Segment Start: DOCUMENT PASSAGE

The Kelso Lake, Idaho, sawmill builder claims he found a footprint of the elusive sasquatch last week while bear hunting in the hills of the Idaho Panhandle.

“We walked into a clearcut and my 13-year-old boy stopped and said, ‘Dad, is this a Bigfoot track?”’ Woodruff said Monday. “When your boy says that, you got to go back and take a look.”

Woodruff did and returned three days later with plaster of Paris and a video camera. He hauls the resulting cast around to authorities and Bigfoot specialists.

But even experts in the not-so expert field of sasquatch surveillance appear less than excited by Woodruff’s claims.

“It’s just adding one more footprint,” said WSU anthropologist Grover Krantz, the nation’s most accredited scientist to have studied the man-ape. “You need a body - or a substantial piece of one.”

Segment End: DOCUMENT PASSAGE

TASK 1:
In the Bigfoot footprint article, why is Grover Krantz unimpressed by Woodruff's cast? Answer in one to three sentences.
TASK 2:
Extend the Bigfoot footprint article past its final sentence.

Segment Start: DATA BELOW

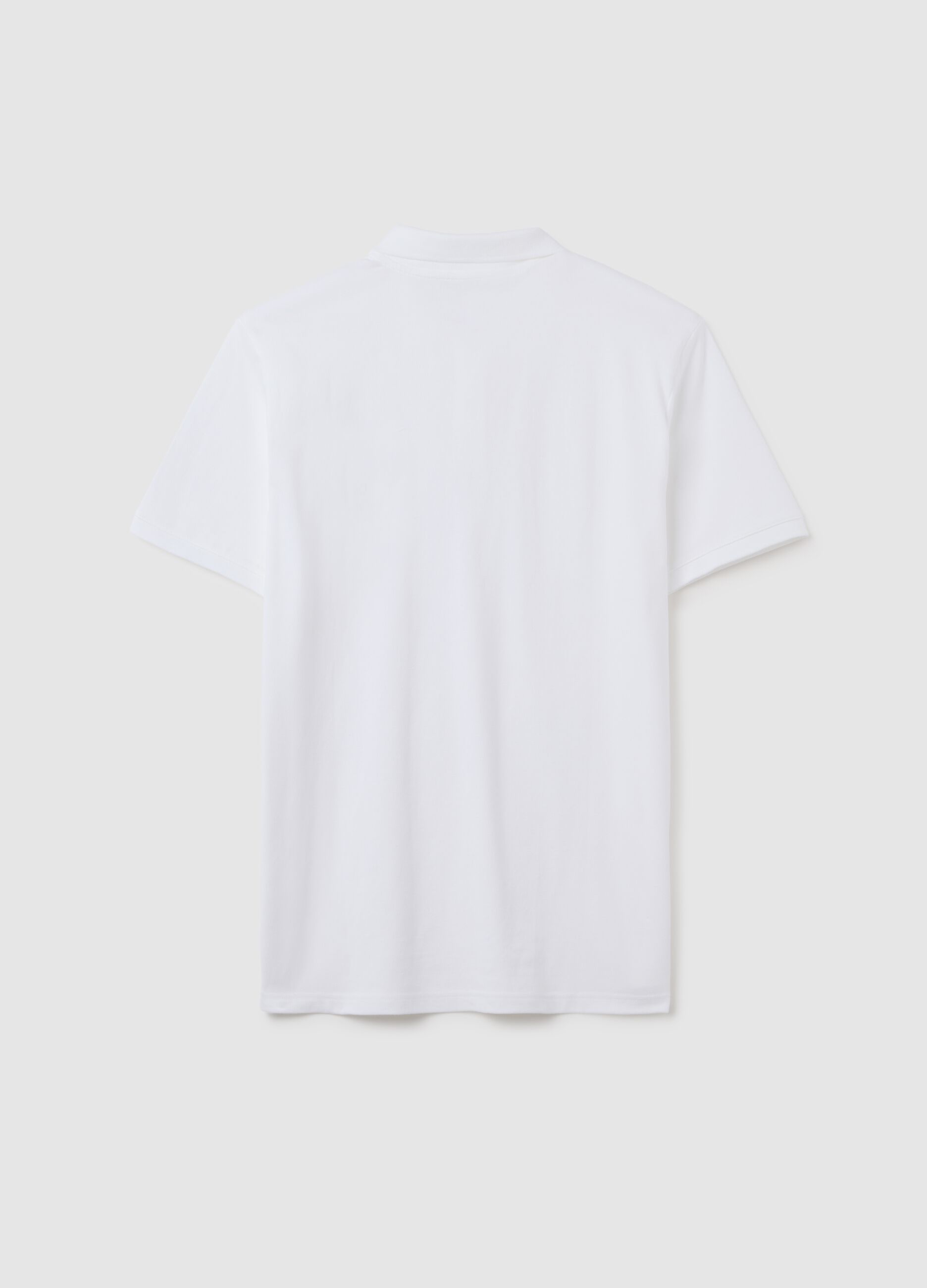 Polo in piquet con ricamo logo_2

Segment End: DATA BELOW

ANSWER SECTION 1:
Krantz says the cast only adds one more footprint to those already collected. In his view, proving the creature exists would take a body or a substantial piece of one.

ANSWER SECTION 2:
Woodruff’s find, it seems, comes at a time when Bigfoot research - once the province of eccentrics, practical jokers and Washington State University - is struggling to take on the air of science.

“There is a shift going on,” said Jeff Glickman, acting director of the former Bigfoot Research Project in Hood River, Ore., renamed the North American Science Institute.

“Scientists are becoming more careful in the way they state things, becoming less dogmatic,” he said. “Because of this increased care, it’s become possible for them to examine things that traditionally were considered fringe science.”

Consider:

Seven of the speakers at last weekend’s annual Bigfoot conference in Vancouver, British Columbia, (titled the Sasquatch Symposium) hold Ph.D.s - a first, Glickman said.

Jeff Meldrum, a primate morphologist at Idaho State University in Pocatello, recently joined Krantz as a serious student of the beast.

“I guess you could say I’m still kind of at the head-scratching stage,” Meldrum said, although he admitted leaning toward believing in the beast.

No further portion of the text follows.